**Source:**
----------------

A Statement Regarding the Movement

Phone: (510) 556-4402

Email: theopenuc@gmail.com

Berkeley, Calif. November 23, 2014 –

We, The Open UC, are a movement. After the 28% tuition hikes passed, we created the Wheeler Commons, but the context for our movement has existed long before this. We are demanding no tuition hikes, more transparency of the UC budget for students, and the dropping of charges against UC Berkeley student Jeff Noven, arrested at the UCSF Regents Meeting protest. However, the ideology of our movement goes much deeper. We are asking for the state to reinvest in schools and are ultimately standing for an accessible system of public education here in the U.S. and worldwide.

People everywhere are and always have been oppressed. Education is the best way to free people from the manipulative and exploitative practices of oppressors. Knowledge is power. But education is an institution, and often during our time in college we are forced to follow certain rules and abide by certain agendas in order to get our degree, which in today’s world has become a large receipt and a prerequisite for success. With higher tuition, students will have to face more debt coming out of school, an extremely oppressive burden.

----------------

**Tasks:**
1) Answer each question from the statement on The Open UC movement.
(a) By what percentage were tuition fees raised?
(b) At which event was Jeff Noven arrested?
(c) What two things does the statement say a degree has become in today's world?
2) Reproduce the part of the statement starting with "We, The Open" and going on through "U.S. and worldwide.".
The records that come after the statement are separate material with no connection to it.

----------------

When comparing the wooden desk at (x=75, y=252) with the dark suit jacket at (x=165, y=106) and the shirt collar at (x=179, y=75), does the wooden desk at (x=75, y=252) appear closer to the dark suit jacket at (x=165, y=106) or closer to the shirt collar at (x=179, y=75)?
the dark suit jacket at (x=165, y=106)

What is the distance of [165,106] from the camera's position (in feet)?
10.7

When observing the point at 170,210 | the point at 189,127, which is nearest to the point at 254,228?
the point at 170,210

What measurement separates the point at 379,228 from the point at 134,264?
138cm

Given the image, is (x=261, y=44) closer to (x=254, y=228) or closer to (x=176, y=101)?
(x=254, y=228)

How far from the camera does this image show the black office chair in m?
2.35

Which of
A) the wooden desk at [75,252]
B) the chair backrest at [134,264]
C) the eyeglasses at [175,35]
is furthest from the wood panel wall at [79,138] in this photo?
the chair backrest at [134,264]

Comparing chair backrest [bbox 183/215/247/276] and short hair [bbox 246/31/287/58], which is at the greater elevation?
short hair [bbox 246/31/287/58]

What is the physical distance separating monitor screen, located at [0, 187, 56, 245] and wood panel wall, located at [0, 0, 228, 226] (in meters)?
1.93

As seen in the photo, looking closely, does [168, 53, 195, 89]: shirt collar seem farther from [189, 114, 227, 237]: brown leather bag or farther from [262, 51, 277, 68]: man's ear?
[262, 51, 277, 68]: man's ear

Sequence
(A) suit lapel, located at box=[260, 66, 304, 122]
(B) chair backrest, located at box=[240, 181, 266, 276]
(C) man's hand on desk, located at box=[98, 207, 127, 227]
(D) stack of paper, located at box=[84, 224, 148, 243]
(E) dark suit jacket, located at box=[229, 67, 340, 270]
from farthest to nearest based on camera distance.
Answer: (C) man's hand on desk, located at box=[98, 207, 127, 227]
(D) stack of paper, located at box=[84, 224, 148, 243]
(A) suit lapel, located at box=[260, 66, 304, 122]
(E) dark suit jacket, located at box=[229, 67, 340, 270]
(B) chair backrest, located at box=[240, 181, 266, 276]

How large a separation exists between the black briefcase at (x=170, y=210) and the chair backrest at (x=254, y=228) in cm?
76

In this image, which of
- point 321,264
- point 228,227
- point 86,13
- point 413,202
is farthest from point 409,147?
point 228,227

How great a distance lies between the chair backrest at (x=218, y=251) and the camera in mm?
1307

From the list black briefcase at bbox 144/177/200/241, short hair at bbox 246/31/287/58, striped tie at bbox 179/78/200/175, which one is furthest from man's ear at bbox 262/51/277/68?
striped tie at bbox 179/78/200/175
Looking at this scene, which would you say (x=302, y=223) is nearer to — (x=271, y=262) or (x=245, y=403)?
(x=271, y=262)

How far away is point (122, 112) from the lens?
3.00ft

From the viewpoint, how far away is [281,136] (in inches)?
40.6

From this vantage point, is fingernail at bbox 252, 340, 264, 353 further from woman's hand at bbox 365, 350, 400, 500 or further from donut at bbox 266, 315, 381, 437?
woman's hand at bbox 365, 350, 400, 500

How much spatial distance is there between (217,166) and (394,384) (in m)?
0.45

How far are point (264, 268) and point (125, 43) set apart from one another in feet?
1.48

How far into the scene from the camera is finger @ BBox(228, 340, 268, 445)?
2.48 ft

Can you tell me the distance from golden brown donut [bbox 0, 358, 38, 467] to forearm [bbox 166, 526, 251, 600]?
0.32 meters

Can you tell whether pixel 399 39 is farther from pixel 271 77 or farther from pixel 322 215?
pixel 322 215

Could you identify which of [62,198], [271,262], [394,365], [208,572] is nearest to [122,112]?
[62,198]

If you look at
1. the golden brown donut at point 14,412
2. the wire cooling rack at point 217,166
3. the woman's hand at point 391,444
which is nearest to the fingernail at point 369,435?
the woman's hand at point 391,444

----------------

**Answers for the tasks:**
1)
(a) 28%
(b) The UCSF Regents Meeting protest
(c) A large receipt and a prerequisite for success

2)
We, The Open UC, are a movement. After the 28% tuition hikes passed, we created the Wheeler Commons, but the context for our movement has existed long before this. We are demanding no tuition hikes, more transparency of the UC budget for students, and the dropping of charges against UC Berkeley student Jeff Noven, arrested at the UCSF Regents Meeting protest. However, the ideology of our movement goes much deeper. We are asking for the state to reinvest in schools and are ultimately standing for an accessible system of public education here in the U.S. and worldwide.